▸ Source excerpt
Regolith grain size and thickness evolution for Model 1. (a) Cumulative volume fraction at the equator. (b) Cumulative surface fraction at the equator. (c) Evolution of mass changing rates at the equator. We show the transient processes of bedrock thermal fragmentation (blue line), micro-impacts ejecta (red line), electrostatic dust lofting (green line), and regolith thermal fragmentation (brown line). (d) Thickness evolution at different latitudes. The colors for latitudes change from blue at the equator to red at the pole. The left and right ordinates show dimensionless and dimensional thicknesses of the regolith layer, respectively.

▸ Collected material
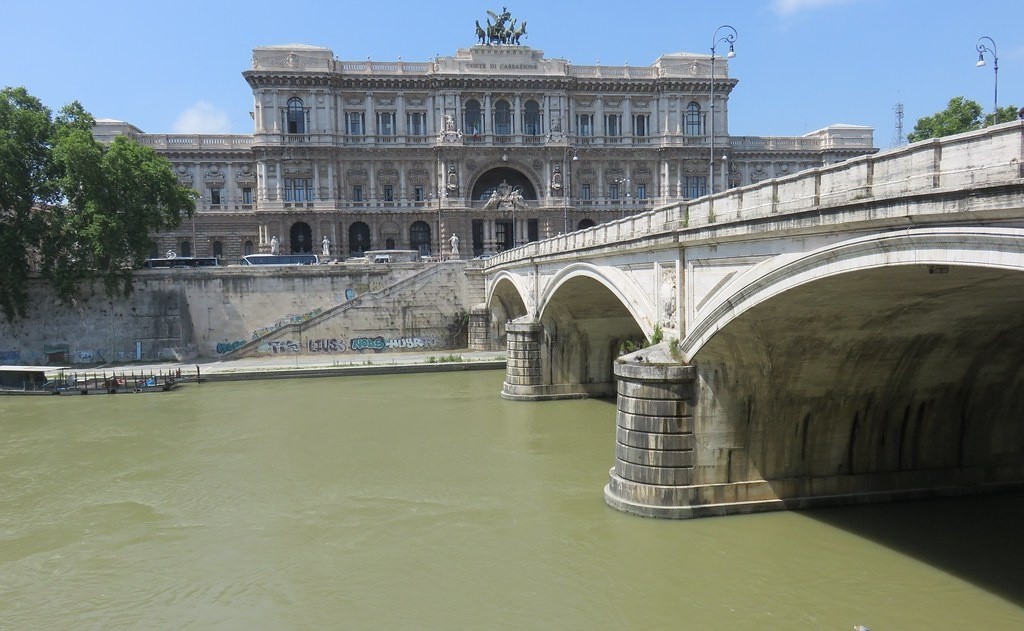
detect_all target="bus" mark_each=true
[240,253,319,267]
[140,257,220,269]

▸ Problem details
Answer from the regolith caption:
(a) In panel (c), which process does the green line show?
(b) In panel (d), which color marks the pole?
(c) What does the right ordinate show?

▸ In response
(a) Electrostatic dust lofting.
(b) Red.
(c) The dimensional thickness of the regolith layer.